Татьяна убрала локон за ухо и попросила:
– Прости, ты можешь меня выслушать?
– До 3 ночи я весь твой, – мягко улыбнулся я. – Но не поверю, что у тебя некому поплакаться.
Я специально пожурил её: никак не мог понять, зачем она пришла? Первое, что пришло на ум – мысль об её испорченности, уже не подтвердилась. Второе пока было в силе: неужели она решила меня спасти и наставить так сказать на путь истинный?
Невольно я скрестил руки на груди. Татьяна бросила быстрый взгляд в ответ на это движение, и мне пришлось исправить ошибку: взять в руки чашку.
Татьяна снова поблагодарила за ту ночь, рассказывала про детей, споры с матерью и свекровью, коллег, удручающее состояние мужа-овоща.
– Ты знаешь, – судя по тому, как она задержала дыхание это было самым важным во всей какофонии новостей, – Я… я так устала. Устала от него, понимаешь? Я люблю его, но теперь это не он. Есть возможность на месяц отвезти его в госпиталь, на реабилитацию, но что они смогут? Это просто передышка для меня. Но я… Я скажу это. Только тебе. Я очень устала. Я хочу, чтобы он ушёл. Понимаешь? Мне всё время кажется, что мой муж умер тогда, год назад, а его место занял живой труп, к которому я уже просто не могу относиться иначе как… как… как к ненужному подарку, который совесть мучает выбросить.
Татьяна запнулась, сжалась, очевидно, ожидая от меня «удара плетью» и осуждения.

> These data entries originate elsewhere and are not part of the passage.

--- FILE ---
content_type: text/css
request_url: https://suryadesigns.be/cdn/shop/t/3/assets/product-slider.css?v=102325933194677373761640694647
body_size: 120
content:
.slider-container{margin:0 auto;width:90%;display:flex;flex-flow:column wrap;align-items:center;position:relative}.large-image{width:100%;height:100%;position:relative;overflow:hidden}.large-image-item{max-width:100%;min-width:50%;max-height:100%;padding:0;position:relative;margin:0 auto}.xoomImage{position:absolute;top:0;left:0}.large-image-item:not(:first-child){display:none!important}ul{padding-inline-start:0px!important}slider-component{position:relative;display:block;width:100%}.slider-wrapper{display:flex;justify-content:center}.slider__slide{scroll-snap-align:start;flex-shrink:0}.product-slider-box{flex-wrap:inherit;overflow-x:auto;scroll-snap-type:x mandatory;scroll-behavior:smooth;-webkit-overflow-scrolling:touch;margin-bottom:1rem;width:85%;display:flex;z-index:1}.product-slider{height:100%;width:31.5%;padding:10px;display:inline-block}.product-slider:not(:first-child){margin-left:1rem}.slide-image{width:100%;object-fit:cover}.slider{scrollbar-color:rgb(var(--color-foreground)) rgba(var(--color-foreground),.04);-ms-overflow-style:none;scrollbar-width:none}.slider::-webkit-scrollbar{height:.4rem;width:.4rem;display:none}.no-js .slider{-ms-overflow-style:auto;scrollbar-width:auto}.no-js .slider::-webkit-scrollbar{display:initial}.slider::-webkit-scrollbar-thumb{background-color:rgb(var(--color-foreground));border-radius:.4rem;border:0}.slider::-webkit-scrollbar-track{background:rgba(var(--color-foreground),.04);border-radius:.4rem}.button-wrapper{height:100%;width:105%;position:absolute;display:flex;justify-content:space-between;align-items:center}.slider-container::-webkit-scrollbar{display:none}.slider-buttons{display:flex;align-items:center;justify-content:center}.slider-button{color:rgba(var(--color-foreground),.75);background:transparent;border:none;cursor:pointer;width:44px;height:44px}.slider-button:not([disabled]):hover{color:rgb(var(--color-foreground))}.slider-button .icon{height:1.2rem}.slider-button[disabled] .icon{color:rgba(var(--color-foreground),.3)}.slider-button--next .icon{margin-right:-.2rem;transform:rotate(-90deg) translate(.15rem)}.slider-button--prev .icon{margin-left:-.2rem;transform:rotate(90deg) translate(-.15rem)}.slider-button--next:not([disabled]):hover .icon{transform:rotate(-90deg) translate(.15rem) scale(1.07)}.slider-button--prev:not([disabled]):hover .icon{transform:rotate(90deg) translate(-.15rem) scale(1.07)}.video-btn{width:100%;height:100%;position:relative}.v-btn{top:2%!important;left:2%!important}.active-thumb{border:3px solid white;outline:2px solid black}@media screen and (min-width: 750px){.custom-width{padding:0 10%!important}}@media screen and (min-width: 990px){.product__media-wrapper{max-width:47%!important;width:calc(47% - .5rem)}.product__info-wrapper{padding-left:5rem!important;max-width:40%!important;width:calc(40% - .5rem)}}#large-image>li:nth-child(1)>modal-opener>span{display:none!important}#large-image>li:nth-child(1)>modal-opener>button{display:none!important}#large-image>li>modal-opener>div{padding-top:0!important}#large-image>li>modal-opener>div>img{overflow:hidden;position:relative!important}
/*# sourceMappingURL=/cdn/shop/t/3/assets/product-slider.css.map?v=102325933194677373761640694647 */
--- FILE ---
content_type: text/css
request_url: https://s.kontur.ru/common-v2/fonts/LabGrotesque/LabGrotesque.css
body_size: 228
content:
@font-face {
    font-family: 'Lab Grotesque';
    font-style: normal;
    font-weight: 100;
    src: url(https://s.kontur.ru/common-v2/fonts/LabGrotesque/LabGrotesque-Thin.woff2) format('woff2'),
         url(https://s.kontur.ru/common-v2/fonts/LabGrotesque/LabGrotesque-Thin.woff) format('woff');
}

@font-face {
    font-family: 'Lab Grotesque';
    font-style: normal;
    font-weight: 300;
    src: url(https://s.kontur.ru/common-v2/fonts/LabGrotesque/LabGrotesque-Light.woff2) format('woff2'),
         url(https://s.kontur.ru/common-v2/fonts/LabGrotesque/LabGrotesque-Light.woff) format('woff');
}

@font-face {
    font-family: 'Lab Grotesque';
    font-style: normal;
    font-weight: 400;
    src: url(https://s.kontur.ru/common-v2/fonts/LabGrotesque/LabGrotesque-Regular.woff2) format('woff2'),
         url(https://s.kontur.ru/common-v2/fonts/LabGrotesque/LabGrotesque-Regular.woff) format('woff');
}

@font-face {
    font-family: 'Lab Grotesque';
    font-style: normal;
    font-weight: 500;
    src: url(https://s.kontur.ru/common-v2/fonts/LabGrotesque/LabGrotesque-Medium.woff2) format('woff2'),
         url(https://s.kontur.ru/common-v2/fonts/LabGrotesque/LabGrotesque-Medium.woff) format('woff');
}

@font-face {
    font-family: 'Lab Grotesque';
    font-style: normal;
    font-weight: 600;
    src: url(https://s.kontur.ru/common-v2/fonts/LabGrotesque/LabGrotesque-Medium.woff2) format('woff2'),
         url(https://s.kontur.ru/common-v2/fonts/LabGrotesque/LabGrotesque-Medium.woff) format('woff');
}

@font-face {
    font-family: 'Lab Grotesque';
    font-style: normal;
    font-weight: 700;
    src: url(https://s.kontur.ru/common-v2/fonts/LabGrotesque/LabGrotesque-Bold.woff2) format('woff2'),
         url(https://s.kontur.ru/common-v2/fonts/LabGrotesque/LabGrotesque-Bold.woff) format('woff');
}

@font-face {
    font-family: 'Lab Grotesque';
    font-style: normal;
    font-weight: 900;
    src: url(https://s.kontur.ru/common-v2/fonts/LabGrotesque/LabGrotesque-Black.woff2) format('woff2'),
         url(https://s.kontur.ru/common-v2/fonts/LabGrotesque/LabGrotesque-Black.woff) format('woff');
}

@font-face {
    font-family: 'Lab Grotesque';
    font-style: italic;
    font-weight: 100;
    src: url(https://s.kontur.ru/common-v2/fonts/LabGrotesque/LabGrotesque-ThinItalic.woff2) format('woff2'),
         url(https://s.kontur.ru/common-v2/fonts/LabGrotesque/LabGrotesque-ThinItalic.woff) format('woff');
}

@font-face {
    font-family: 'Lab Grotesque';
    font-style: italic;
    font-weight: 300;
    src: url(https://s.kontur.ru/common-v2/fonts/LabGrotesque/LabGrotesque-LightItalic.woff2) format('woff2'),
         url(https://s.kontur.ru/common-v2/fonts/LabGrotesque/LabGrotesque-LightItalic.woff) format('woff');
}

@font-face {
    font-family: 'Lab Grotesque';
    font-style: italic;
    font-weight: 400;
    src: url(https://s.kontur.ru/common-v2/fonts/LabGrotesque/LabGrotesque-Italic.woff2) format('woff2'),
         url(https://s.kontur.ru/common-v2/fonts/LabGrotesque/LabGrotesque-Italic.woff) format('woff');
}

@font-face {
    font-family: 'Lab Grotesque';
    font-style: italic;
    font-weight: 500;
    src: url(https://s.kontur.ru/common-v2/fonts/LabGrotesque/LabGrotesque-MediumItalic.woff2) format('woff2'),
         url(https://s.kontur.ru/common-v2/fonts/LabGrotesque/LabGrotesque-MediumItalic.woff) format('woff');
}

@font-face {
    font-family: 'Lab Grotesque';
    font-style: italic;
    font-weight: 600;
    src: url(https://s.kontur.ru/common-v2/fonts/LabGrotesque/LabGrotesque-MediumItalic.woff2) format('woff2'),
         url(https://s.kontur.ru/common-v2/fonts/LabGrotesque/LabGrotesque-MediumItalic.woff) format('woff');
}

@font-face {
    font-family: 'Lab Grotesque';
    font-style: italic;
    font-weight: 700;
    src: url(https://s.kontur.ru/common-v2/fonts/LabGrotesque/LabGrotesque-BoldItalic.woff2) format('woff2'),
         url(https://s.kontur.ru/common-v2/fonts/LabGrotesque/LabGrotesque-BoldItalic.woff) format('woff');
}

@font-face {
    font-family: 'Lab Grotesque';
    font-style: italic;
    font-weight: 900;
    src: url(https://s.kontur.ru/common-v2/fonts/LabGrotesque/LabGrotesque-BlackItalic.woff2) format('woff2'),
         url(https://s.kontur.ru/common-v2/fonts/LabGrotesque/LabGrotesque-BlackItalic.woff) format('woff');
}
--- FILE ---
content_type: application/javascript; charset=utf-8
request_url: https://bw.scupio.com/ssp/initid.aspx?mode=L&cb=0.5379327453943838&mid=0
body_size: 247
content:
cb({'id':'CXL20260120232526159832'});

– Я ужасна, да? – наконец напрямую спросила она, не выдержав моей нарочно взятой паузы. – Ведь он обеспечивал нас с детьми все эти годы, а когда стал бессильным, то я словно выбрасываю его… Я буду гореть в аду за это?
– Ты так говоришь, словно ты заставляла его заботиться о тебе и ВАШИХ детях. Ужасна ли ты? Нет. Понятны ли твои чувства? Вполне. Ты ведь человек, а не робот. Гореть в аду? Ты серьёзно? – я постарался вложить в свой голос максимум иронии и сарказма. Не знаю, что она там себе выдумала, но я же помню её «исповеди»: они всё решали с мужем сообща, в их маленьком мире царил порядок и взаимопонимание.
– Я всё равно думаю иначе, Саш, – печальный смешок и потупленный взгляд. – Мне кажется, что я… Я – падшая женщина. Приличные женщины так себя не ведут.
– А что плохого в том, чтобы быть неприличной? В прошлый раз это доставило тебе… и мне много удовольствия…
Татьяна вскинула на меня глаза, чуть задержав дыхание. Неужели она всё это время думала, что я притворялся?
– Я не стонаю ТАК для клиентов, – понизив голос, заверил её я.
Моя собеседница закрыла рот ладонью, не веря в услышанное: смесь недоверия, радости и смущения преобразили женское лицо, сделав его моложе. Она закусила нижнюю губу, было видно, что сильно, чуть не до крови.